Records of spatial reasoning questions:
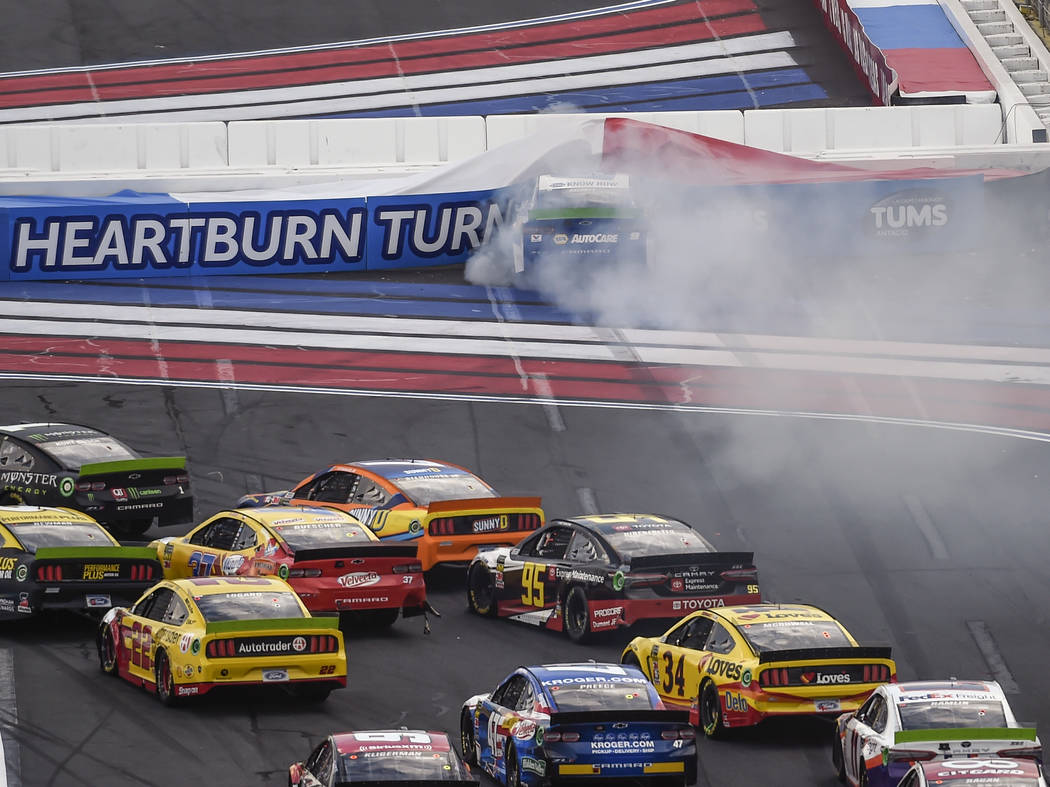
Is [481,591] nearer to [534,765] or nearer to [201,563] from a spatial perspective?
[201,563]

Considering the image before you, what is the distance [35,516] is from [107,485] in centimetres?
283

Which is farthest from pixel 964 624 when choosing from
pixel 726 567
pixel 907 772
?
pixel 907 772

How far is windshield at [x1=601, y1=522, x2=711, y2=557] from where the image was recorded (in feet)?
56.3

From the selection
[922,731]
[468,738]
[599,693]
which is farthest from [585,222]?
[922,731]

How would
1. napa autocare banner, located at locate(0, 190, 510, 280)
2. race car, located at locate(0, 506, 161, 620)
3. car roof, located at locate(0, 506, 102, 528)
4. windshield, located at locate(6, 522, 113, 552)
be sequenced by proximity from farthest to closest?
napa autocare banner, located at locate(0, 190, 510, 280)
car roof, located at locate(0, 506, 102, 528)
windshield, located at locate(6, 522, 113, 552)
race car, located at locate(0, 506, 161, 620)

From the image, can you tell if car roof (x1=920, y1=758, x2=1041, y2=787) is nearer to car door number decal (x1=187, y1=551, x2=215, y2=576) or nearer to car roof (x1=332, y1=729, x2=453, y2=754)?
car roof (x1=332, y1=729, x2=453, y2=754)

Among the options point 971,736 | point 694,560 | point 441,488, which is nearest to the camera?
point 971,736

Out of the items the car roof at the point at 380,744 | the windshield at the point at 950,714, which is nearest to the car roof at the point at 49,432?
the car roof at the point at 380,744

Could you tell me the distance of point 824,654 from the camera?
14.0 meters

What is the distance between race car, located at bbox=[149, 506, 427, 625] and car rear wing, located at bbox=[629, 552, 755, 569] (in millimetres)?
2157

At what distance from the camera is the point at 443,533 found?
19.1 metres

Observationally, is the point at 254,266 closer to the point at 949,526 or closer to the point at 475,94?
the point at 475,94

### Exercise directions
Could you render every line of the entries above as a JSON list of strings, one string per line, with blank lines and the picture lines left out?

### Correct response
[
  "Is [481,591] nearer to [534,765] or nearer to [201,563] from a spatial perspective?",
  "[201,563]",
  "Considering the image before you, what is the distance [35,516] is from [107,485] in centimetres?",
  "283",
  "Which is farthest from pixel 964 624 when choosing from",
  "pixel 726 567",
  "pixel 907 772",
  "?",
  "pixel 907 772",
  "How far is windshield at [x1=601, y1=522, x2=711, y2=557] from where the image was recorded (in feet)?",
  "56.3",
  "From the selection",
  "[922,731]",
  "[468,738]",
  "[599,693]",
  "which is farthest from [585,222]?",
  "[922,731]",
  "How would",
  "1. napa autocare banner, located at locate(0, 190, 510, 280)",
  "2. race car, located at locate(0, 506, 161, 620)",
  "3. car roof, located at locate(0, 506, 102, 528)",
  "4. windshield, located at locate(6, 522, 113, 552)",
  "be sequenced by proximity from farthest to closest?",
  "napa autocare banner, located at locate(0, 190, 510, 280)",
  "car roof, located at locate(0, 506, 102, 528)",
  "windshield, located at locate(6, 522, 113, 552)",
  "race car, located at locate(0, 506, 161, 620)",
  "From the image, can you tell if car roof (x1=920, y1=758, x2=1041, y2=787) is nearer to car door number decal (x1=187, y1=551, x2=215, y2=576) or nearer to car roof (x1=332, y1=729, x2=453, y2=754)?",
  "car roof (x1=332, y1=729, x2=453, y2=754)",
  "Among the options point 971,736 | point 694,560 | point 441,488, which is nearest to the camera?",
  "point 971,736",
  "Out of the items the car roof at the point at 380,744 | the windshield at the point at 950,714, which is nearest to the car roof at the point at 49,432?",
  "the car roof at the point at 380,744",
  "Could you tell me the distance of point 824,654 from the camera?",
  "14.0 meters",
  "What is the distance between race car, located at bbox=[149, 506, 427, 625] and car rear wing, located at bbox=[629, 552, 755, 569] (in millimetres)?",
  "2157",
  "At what distance from the camera is the point at 443,533 found?",
  "19.1 metres",
  "Observationally, is the point at 254,266 closer to the point at 949,526 or closer to the point at 475,94?",
  "the point at 475,94"
]